# Posterior predictive checks {#sec-posterior-predictive-checks}

[Data set download](https://s3.amazonaws.com/bebi103.caltech.edu/data/singer_transcript_counts.csv)

<hr>

In [1]:
#| code-fold: true

# Colab setup ------------------
import os, shutil, sys, subprocess, urllib.request
if "google.colab" in sys.modules:
    cmd = "pip install --upgrade polars iqplot colorcet bebi103 arviz cmdstanpy watermark"
    process = subprocess.Popen(cmd.split(), stdout=subprocess.PIPE, stderr=subprocess.PIPE)
    stdout, stderr = process.communicate()
    from cmdstanpy.install_cmdstan import latest_version
    cmdstan_version = latest_version()
    cmdstan_url = f"https://github.com/stan-dev/cmdstan/releases/download/v{cmdstan_version}/"
    fname = f"colab-cmdstan-{cmdstan_version}.tgz"
    urllib.request.urlretrieve(cmdstan_url + fname, fname)
    shutil.unpack_archive(fname)
    os.environ["CMDSTAN"] = f"./cmdstan-{cmdstan_version}"
    data_path = "https://s3.amazonaws.com/bebi103.caltech.edu/data/"
else:
    data_path = "../data/"
# ------------------------------

In [2]:
import numpy as np
import scipy.stats as st
import polars as pl

import cmdstanpy
import arviz as az

import iqplot
import bebi103

import bokeh.io
import bokeh.plotting
bokeh.io.output_notebook()

<hr>

In @sec-parameter-estimation-with-mcmc-1, we performed parameter estimation using MCMC. We were thrilled to get parameter estimates! But how do we know if our model is a reasonable approximation of the true data generation process?
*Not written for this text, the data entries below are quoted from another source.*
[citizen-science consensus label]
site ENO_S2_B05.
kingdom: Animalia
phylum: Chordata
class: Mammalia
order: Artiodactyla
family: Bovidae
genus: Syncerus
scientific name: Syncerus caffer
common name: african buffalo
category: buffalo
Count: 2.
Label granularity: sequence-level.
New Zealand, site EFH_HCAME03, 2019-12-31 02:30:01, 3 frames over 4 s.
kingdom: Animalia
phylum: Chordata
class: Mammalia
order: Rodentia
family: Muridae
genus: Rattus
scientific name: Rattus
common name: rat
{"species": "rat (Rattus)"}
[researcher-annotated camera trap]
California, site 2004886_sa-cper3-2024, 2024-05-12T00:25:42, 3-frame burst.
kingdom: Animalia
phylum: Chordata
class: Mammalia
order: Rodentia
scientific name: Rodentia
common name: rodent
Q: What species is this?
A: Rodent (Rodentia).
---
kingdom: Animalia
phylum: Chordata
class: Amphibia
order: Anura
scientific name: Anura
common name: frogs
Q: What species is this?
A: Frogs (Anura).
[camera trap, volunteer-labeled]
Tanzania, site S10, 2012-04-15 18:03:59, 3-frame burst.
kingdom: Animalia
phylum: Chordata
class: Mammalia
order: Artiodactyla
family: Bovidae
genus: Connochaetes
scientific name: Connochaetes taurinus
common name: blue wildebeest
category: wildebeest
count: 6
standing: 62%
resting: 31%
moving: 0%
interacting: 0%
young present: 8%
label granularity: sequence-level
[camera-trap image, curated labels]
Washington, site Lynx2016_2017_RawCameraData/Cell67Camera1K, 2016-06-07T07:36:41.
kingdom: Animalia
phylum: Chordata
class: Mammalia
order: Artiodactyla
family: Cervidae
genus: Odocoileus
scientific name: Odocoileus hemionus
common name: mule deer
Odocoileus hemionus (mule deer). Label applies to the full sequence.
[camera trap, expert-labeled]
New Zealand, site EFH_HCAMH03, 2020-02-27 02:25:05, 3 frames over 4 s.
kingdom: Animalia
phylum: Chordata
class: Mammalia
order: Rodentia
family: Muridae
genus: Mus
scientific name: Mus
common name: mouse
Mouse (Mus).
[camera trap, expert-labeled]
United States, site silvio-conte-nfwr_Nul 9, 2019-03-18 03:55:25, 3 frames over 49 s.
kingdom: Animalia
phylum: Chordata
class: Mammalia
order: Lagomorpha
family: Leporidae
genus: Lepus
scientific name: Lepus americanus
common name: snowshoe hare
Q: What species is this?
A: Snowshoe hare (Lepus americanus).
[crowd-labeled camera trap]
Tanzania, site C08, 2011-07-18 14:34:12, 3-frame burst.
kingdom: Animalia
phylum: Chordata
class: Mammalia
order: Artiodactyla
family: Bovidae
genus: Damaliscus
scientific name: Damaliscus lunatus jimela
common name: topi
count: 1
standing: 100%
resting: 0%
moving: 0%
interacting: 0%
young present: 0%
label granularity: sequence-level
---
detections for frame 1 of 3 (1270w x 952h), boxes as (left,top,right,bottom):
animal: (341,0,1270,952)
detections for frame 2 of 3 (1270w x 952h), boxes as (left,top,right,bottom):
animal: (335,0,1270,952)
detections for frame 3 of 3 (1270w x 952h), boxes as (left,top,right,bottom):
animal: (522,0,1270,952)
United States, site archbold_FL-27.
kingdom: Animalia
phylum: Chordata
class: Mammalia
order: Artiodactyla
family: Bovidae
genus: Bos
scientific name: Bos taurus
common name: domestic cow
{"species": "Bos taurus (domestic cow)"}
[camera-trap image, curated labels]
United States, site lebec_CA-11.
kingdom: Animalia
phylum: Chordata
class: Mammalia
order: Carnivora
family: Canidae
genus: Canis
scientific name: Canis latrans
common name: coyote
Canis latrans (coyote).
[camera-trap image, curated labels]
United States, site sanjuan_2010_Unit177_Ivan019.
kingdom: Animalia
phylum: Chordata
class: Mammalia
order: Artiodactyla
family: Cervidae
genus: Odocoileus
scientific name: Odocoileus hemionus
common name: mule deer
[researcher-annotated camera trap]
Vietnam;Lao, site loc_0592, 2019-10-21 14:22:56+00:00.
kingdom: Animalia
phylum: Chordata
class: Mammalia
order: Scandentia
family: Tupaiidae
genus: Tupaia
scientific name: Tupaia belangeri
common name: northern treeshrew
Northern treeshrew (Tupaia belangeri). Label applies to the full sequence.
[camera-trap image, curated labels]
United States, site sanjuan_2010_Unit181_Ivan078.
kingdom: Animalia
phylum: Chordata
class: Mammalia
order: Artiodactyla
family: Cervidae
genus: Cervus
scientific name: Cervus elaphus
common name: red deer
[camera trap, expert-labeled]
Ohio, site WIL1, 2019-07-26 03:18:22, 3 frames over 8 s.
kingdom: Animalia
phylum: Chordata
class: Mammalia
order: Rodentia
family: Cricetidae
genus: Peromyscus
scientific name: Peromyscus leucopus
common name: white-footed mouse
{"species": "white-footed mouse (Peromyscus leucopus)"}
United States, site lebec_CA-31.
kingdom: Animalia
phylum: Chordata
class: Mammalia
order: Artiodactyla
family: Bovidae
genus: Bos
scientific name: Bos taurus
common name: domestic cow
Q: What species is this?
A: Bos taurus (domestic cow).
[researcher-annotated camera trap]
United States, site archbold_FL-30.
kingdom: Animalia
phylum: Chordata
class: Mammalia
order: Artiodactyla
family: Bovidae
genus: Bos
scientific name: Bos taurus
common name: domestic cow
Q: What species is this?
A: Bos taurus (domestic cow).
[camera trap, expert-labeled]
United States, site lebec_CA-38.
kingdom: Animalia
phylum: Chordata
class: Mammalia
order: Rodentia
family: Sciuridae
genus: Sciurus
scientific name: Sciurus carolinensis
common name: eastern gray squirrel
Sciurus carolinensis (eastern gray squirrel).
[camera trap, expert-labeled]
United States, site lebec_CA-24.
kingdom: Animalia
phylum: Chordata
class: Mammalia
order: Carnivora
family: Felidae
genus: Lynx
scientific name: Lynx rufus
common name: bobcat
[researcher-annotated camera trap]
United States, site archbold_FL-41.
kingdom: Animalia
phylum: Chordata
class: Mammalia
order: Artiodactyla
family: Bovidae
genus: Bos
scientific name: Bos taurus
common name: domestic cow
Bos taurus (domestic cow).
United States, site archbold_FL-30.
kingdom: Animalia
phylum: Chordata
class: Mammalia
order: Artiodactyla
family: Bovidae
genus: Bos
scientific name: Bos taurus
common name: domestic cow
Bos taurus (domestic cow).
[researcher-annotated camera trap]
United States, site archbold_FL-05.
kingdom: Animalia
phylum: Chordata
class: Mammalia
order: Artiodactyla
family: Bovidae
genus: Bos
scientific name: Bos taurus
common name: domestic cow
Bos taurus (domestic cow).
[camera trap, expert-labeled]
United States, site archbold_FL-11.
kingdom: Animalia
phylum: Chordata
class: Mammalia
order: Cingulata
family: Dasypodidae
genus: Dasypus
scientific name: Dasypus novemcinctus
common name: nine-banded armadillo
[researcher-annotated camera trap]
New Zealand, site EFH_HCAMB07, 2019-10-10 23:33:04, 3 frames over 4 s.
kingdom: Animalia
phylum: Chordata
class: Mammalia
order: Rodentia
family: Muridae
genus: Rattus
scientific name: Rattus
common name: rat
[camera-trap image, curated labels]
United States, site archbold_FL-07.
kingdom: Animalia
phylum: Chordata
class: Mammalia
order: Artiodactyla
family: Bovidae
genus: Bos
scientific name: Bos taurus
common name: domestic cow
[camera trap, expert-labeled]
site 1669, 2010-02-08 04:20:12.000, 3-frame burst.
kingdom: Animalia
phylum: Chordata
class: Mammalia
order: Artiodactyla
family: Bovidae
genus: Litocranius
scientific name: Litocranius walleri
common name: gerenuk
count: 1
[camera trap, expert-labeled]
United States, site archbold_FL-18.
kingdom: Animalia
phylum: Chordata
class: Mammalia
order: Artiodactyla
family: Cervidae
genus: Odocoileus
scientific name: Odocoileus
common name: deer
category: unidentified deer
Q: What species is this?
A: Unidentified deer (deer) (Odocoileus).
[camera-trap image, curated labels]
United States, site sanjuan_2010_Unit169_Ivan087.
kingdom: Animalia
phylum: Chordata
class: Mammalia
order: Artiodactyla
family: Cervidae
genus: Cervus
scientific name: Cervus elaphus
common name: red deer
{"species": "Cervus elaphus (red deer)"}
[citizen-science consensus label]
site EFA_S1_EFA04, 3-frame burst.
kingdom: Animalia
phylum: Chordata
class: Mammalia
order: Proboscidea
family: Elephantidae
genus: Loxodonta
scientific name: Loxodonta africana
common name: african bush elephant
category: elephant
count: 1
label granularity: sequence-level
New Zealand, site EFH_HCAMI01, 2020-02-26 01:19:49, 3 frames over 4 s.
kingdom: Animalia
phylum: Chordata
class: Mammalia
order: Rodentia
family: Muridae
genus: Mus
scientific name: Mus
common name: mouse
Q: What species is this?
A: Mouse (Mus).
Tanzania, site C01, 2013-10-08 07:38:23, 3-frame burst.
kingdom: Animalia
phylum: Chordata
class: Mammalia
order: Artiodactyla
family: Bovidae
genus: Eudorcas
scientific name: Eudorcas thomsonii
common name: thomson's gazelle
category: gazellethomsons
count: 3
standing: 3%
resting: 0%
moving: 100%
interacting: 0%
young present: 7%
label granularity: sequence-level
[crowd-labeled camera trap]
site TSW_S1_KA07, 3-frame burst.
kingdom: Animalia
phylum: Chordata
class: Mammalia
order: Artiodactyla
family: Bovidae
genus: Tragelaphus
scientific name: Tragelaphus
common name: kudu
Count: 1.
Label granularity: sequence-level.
One obvious approach is to consider parameter values suggested by our posterior and then use those to parametrize the likelihood to generate new data sets from the model. We can then check to see if the observed data are consistent with those parametried by the posterior-parametrized model. This apprrach is referred to as **posterior predictive checks**. The procedure is the remarkably similar to prior predictive checks with one difference (highlighted in bold below).

1. Draw parameter values out of the **posterior**.
2. Use those parameter values in the likelihood to generate a new data set.
3. Store the result and repeat.

Conveniently, we get samples of parameter values out of the posterior from Markov chain Monte Carlo. Once we have the generated data sets, we can compare them to the measured data. This helps answer the question: Could this generative model actually produce the observed data? If the answer is yes, the generative model is not ruled out by the data (though it still may be a bad model). If the answer is no, then the generative model cannot fully describe the process by which the data were generated.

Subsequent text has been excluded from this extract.